■ EXERCISE REQUIREMENTS: Work through the records that follow and return each line containing the word "recaptcha".

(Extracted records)
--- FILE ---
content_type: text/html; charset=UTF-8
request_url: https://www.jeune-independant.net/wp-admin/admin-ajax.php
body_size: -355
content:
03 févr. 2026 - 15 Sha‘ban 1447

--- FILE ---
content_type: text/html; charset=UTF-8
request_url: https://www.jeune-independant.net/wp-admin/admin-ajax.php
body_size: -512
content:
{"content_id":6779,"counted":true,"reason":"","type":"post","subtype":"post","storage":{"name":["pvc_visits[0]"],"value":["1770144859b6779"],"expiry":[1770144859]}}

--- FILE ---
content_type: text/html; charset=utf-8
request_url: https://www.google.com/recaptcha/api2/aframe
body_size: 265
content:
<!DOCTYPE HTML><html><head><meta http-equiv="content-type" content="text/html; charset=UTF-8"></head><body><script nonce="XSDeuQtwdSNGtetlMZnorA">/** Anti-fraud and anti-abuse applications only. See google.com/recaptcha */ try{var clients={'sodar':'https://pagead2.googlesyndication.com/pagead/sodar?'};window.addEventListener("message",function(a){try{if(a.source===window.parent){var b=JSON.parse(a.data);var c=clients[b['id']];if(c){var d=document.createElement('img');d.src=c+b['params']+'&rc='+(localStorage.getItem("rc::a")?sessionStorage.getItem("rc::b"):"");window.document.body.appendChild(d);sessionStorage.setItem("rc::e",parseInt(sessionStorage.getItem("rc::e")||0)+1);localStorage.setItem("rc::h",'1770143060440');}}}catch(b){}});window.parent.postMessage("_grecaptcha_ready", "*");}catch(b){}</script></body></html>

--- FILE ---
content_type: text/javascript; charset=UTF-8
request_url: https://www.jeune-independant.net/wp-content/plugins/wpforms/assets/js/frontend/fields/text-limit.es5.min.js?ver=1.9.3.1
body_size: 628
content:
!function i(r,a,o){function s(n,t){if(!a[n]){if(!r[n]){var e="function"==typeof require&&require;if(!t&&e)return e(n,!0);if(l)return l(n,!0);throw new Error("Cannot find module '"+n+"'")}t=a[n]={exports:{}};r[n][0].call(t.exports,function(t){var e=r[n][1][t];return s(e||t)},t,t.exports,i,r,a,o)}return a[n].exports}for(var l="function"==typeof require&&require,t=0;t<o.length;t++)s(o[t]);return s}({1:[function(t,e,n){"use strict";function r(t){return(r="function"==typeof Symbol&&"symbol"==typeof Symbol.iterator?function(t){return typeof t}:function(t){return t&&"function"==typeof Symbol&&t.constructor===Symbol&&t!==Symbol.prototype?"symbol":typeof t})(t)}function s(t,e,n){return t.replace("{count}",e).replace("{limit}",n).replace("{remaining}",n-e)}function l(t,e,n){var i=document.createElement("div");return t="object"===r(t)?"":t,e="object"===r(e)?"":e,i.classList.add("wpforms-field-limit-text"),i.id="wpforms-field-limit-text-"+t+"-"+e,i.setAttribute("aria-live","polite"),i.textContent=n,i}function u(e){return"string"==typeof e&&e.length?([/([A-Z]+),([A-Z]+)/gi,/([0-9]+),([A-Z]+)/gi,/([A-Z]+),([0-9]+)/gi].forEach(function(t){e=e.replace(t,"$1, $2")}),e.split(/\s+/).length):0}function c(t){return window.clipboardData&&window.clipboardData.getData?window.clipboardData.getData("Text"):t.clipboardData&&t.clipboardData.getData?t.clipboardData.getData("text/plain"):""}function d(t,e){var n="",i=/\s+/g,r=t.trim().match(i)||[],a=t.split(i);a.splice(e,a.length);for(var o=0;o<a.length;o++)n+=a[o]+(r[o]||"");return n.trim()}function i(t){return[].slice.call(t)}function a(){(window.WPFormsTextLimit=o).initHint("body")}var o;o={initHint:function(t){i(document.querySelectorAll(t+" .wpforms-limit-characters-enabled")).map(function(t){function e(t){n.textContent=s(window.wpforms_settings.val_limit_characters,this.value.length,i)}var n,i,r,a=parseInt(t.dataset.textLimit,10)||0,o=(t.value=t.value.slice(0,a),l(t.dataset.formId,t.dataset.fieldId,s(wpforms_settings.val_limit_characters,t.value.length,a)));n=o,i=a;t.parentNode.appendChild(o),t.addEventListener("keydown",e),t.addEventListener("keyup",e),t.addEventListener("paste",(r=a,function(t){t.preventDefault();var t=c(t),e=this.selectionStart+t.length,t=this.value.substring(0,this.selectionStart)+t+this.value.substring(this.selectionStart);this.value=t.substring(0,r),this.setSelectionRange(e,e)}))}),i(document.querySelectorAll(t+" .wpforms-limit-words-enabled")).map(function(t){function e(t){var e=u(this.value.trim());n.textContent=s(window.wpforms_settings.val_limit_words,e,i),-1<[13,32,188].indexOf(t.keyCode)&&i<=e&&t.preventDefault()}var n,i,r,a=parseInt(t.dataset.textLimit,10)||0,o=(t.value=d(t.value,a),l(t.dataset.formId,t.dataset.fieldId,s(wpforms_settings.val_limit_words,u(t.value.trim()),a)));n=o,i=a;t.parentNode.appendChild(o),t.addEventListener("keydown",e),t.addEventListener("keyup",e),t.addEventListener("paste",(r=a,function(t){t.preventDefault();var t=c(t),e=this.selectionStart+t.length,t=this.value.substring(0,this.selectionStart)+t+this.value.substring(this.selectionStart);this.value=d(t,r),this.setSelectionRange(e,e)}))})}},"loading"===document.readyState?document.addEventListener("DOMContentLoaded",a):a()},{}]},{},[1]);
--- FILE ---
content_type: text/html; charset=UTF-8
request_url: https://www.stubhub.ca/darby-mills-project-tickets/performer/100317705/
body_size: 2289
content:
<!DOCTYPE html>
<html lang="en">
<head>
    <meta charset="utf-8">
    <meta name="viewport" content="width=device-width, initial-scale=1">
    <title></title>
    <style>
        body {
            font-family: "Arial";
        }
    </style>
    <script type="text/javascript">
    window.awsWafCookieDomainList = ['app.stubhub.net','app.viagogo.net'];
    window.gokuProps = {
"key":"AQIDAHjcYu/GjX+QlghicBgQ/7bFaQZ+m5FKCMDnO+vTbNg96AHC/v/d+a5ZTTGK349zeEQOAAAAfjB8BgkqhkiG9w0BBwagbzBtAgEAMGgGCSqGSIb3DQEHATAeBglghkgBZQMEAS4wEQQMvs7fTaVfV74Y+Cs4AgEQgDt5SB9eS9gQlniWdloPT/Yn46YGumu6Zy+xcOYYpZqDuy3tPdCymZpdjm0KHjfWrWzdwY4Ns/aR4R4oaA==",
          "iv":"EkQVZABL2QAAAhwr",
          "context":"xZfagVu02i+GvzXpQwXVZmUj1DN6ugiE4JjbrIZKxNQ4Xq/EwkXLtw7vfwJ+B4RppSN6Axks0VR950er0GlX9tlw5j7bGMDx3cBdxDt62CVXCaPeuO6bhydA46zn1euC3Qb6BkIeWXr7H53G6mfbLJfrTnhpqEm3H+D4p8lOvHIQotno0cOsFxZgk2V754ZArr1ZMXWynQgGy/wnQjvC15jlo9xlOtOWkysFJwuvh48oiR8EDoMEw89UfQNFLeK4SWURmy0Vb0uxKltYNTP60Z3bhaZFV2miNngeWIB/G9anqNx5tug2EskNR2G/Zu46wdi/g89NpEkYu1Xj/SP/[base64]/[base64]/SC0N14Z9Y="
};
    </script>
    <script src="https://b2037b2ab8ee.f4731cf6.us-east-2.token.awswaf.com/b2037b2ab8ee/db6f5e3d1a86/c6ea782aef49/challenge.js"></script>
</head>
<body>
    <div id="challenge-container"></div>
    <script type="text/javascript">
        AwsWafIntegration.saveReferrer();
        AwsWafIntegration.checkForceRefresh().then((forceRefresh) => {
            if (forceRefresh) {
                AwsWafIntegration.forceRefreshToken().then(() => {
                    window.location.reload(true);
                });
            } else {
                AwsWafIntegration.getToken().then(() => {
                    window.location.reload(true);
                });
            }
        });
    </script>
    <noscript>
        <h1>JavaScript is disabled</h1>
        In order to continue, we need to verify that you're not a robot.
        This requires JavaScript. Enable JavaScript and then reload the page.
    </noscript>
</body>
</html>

■ WRITTEN RESPONSE:
request_url: https://www.google.com/recaptcha/api2/aframe
<!DOCTYPE HTML><html><head><meta http-equiv="content-type" content="text/html; charset=UTF-8"></head><body><script nonce="XSDeuQtwdSNGtetlMZnorA">/** Anti-fraud and anti-abuse applications only. See google.com/recaptcha */ try{var clients={'sodar':'https://pagead2.googlesyndication.com/pagead/sodar?'};window.addEventListener("message",function(a){try{if(a.source===window.parent){var b=JSON.parse(a.data);var c=clients[b['id']];if(c){var d=document.createElement('img');d.src=c+b['params']+'&rc='+(localStorage.getItem("rc::a")?sessionStorage.getItem("rc::b"):"");window.document.body.appendChild(d);sessionStorage.setItem("rc::e",parseInt(sessionStorage.getItem("rc::e")||0)+1);localStorage.setItem("rc::h",'1770143060440');}}}catch(b){}});window.parent.postMessage("_grecaptcha_ready", "*");}catch(b){}</script></body></html>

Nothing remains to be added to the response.